El origen de Zero se encuentra en Düsseldorf entre 1957, aglutinado por tres figuras esenciales en Alemania entonces: Piene, Gunther Uecker y Heinz Mack, aunque ya antes de 1960, debido al activismo de sus miembros, consiguió establecer lazos internacionales. Tinguely aportó la idea de meta-movimiento en sus máquinas sin función; Klein y Manzoni, la radicalidad de su monocromo y las resonancias del viejo espíritu dadá y Enrico Castellani y Fontana, desde la supresión o el protagonismo del color, desarrollaron los argumentos del espacialismo.
Mack y Piene ahondaron en el aspecto esencialista e inmaterial de su trabajo a través del contacto con Klein, con gran presencia en Alemania en los últimos cincuenta. En 1957 se inauguró, también en Düsseldorf, la Galería Alfred Schmela, con las Propositions monochromes justamente de Klein: una serie de pequeños cuadros monocromos de distintos colores que tendrían una influencia fundamental en el desarrollo de algunos aspectos del arte centroeuropeo.
Entretanto, la escultura avanzaba a partir de los experimentos de Brancusi, Arp, Picasso y Schwitters. En Norteamérica, David Smith, continuador de la tradición del hierro forjado de Picasso o Julio González, empezó en los cincuenta a diseñar obras monumentales empleando materiales industriales escasamente modificados. Mark di Suvero o Louise Nevelson desarrollaron, también en escultura, una estética neodadá del ensamblaje a partir de objetos encontrados; Chamberlain o César, por su parte, desde una aproximación pop, utilizaron materiales inusuales como la chatarra, mientras que, desde una tradición europea, Anthony Caro o Chillida asentaron las bases de un lenguaje renovado trazando puentes entre las formas abstractas de sus predecesores y el nuevo tratamiento de los materiales y la disposición espacial.
En la década de los sesenta, el grupo francés Support-Surface, surgido en París en 1967, lleva a cabo una radical crítica de la pintura que, en algunos aspectos, se acerca a la obra de algunos norteamericanos de la abstracción postpictórica, aunque los franceses ponen el acento en la reflexión teórica y material sobre la condición de la pintura mientras los primeros se centraron en el componente autorreferencial de su trabajo. Claude Viallat, Louis Cane, Marc Devade o Marcelin Pleynet plantearon la continuidad y la actualidad de la pintura como práctica reflexiva, en una etapa en que la vanguardia había consolidado los presupuestos antipictóricos. Lo peculiar de su propuesta reside en que esa continuidad histórica de la pintura no se concibe como retorno al orden, sino como una posibilidad de pervivencia del espíritu vanguardista, basado en la deconstrucción de un lenguaje altamente codificado como el de la pintura.
Por último, la fracción más radical de la pintura, o la más pictórica del arte conceptual, el grupo B.M.P.T (Daniel Buren, Olivier Mosset, Jacques Parmentier y Toroni), surgido en París en 1966 como una agrupación coyuntural de cara a una exposición, desarrolló la geometría como un gesto anónimo realizado con los medios objetivos de la pintura. Buren formuló Llueve, nieva, pinta, planteando esa idea de neutralidad.
A través de una operación conceptual basada en los medios pictóricos, estos cuatro artistas redujeron su lenguaje a invariantes formales repetidas hasta el infinito en un intento por evidenciar la convencionalidad de la pintura como lenguaje artístico, así como de valorar el contexto físico en el que se presentaba la obra. Buren adoptó, de hecho, un módulo “inexpresivo” de franjas blancas y de color de 8,7 centímetros de anchura en el que las franjas blancas de los extremos se encuentran cubiertas de blanco.

++++++++

TAREA A —
Indica si cada afirmación concuerda con el texto de la página: (i) la Galería Alfred Schmela se inauguró en Düsseldorf en 1957; (ii) el grupo Support-Surface surgió en París en 1966; (iii) el módulo que adoptó Buren tenía franjas de 8,7 centímetros de anchura. Responde sí o no a cada una y cita las palabras del texto que lo deciden.
TAREA B —
Copia el pasaje del texto de la página que empieza con "Mack y Piene" y sigue hasta "del arte centroeuropeo.", sustituyendo "pequeños" por "diminutos".

MATERIAL DE ESTUDIO —
++++++++

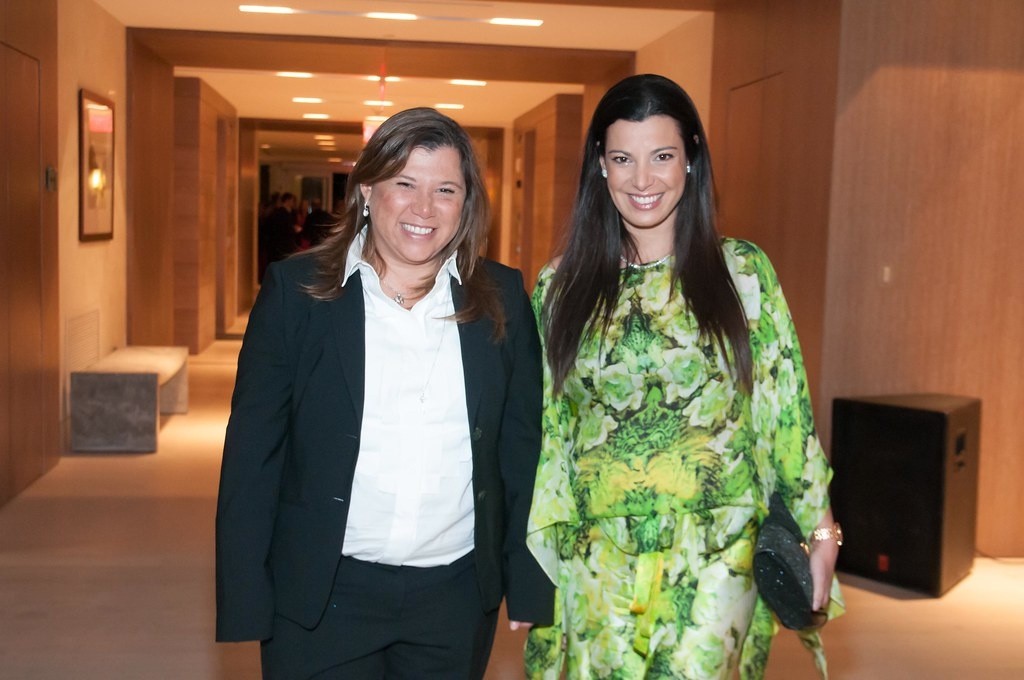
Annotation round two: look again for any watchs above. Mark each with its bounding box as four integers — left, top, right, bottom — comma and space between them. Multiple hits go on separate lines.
811, 523, 843, 547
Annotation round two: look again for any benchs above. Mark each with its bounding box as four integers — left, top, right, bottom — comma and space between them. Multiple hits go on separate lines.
70, 345, 190, 455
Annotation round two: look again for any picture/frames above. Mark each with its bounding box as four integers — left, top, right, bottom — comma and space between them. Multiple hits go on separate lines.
78, 88, 116, 243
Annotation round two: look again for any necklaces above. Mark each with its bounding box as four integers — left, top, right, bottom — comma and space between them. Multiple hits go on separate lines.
369, 256, 442, 304
618, 253, 673, 269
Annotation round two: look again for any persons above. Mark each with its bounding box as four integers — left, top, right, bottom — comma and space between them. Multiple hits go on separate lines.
257, 192, 338, 283
214, 106, 557, 680
522, 71, 846, 680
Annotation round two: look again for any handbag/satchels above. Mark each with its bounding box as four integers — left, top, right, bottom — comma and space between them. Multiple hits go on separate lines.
752, 492, 815, 632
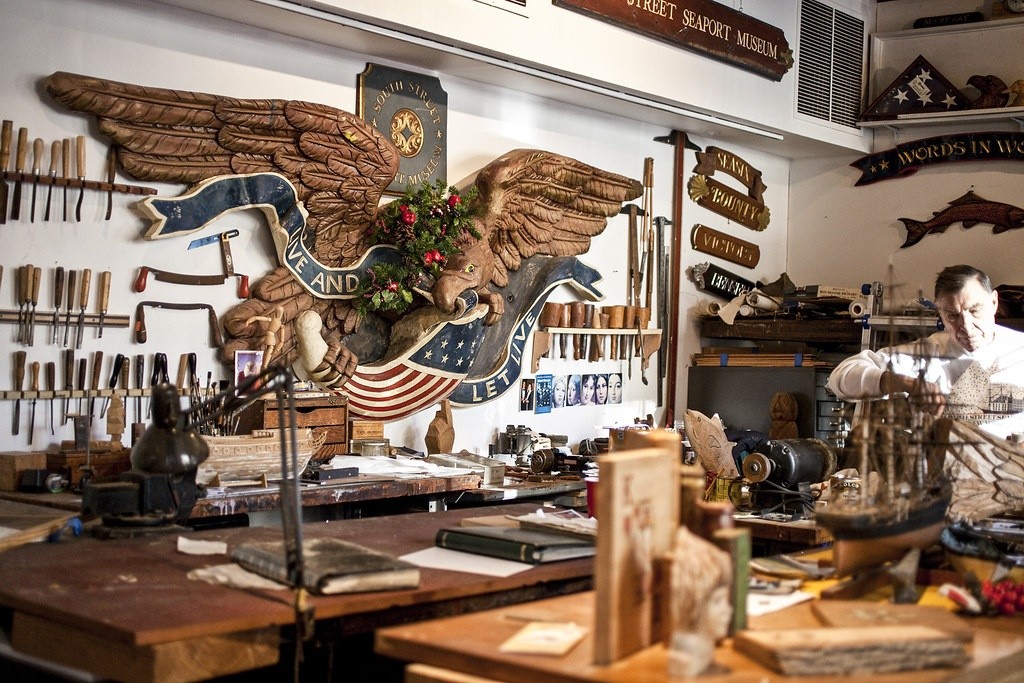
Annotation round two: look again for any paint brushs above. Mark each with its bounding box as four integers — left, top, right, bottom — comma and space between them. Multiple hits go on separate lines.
189, 365, 241, 436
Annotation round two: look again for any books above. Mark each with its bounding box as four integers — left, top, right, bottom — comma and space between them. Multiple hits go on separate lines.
229, 535, 425, 597
438, 524, 600, 565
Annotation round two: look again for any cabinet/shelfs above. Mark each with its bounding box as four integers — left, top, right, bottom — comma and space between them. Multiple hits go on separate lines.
855, 15, 1024, 143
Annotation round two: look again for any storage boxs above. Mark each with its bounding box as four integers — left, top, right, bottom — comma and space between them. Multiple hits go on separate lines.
688, 362, 862, 449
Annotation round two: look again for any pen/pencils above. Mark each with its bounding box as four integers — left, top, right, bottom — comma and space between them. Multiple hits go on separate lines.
779, 553, 811, 571
789, 556, 819, 564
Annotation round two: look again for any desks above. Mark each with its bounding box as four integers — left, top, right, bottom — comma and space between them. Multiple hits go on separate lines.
732, 509, 836, 560
0, 500, 597, 681
2, 475, 598, 556
374, 539, 1024, 681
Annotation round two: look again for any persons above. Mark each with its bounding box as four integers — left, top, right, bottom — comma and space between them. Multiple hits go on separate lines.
825, 265, 1024, 482
521, 372, 622, 410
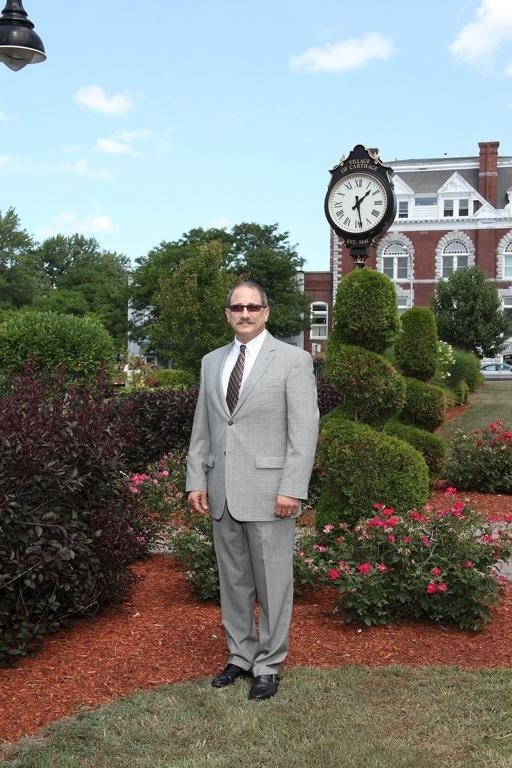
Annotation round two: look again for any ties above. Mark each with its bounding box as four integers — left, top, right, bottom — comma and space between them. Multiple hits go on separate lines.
226, 344, 246, 415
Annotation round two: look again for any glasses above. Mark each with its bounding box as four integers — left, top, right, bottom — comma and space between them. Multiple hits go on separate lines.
229, 304, 267, 313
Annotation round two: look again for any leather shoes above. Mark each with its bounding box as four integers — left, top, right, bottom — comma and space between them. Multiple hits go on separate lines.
250, 674, 279, 698
212, 663, 250, 688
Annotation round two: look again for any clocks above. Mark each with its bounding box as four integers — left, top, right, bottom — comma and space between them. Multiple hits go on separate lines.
324, 144, 397, 247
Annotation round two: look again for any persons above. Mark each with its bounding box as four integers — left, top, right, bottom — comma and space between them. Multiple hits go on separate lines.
184, 277, 324, 700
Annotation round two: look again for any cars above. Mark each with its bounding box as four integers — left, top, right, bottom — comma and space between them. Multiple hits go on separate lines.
481, 363, 512, 380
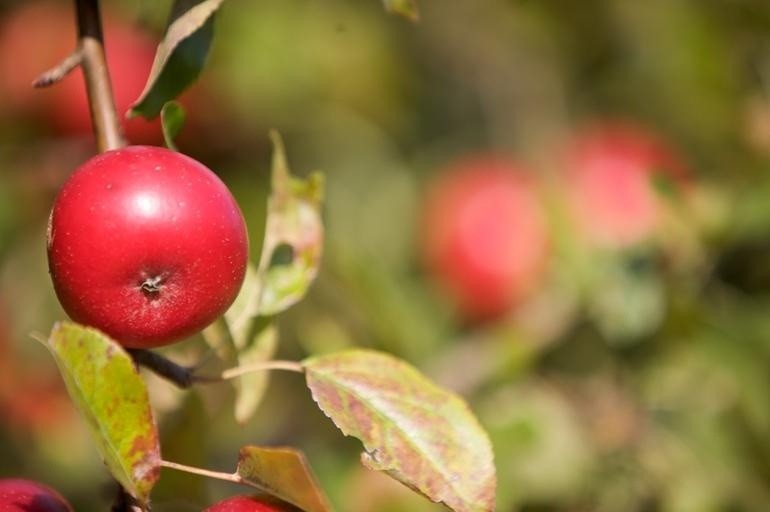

++++++++

RESPUESTA ESPERADA A —
(i) Sí: "En 1957 se inauguró, también en Düsseldorf, la Galería Alfred Schmela".
(ii) No: "el grupo francés Support-Surface, surgido en París en 1967".
(iii) Sí: "un módulo “inexpresivo” de franjas blancas y de color de 8,7 centímetros de anchura".

RESPUESTA ESPERADA B —
Mack y Piene ahondaron en el aspecto esencialista e inmaterial de su trabajo a través del contacto con Klein, con gran presencia en Alemania en los últimos cincuenta. En 1957 se inauguró, también en Düsseldorf, la Galería Alfred Schmela, con las Propositions monochromes justamente de Klein: una serie de diminutos cuadros monocromos de distintos colores que tendrían una influencia fundamental en el desarrollo de algunos aspectos del arte centroeuropeo.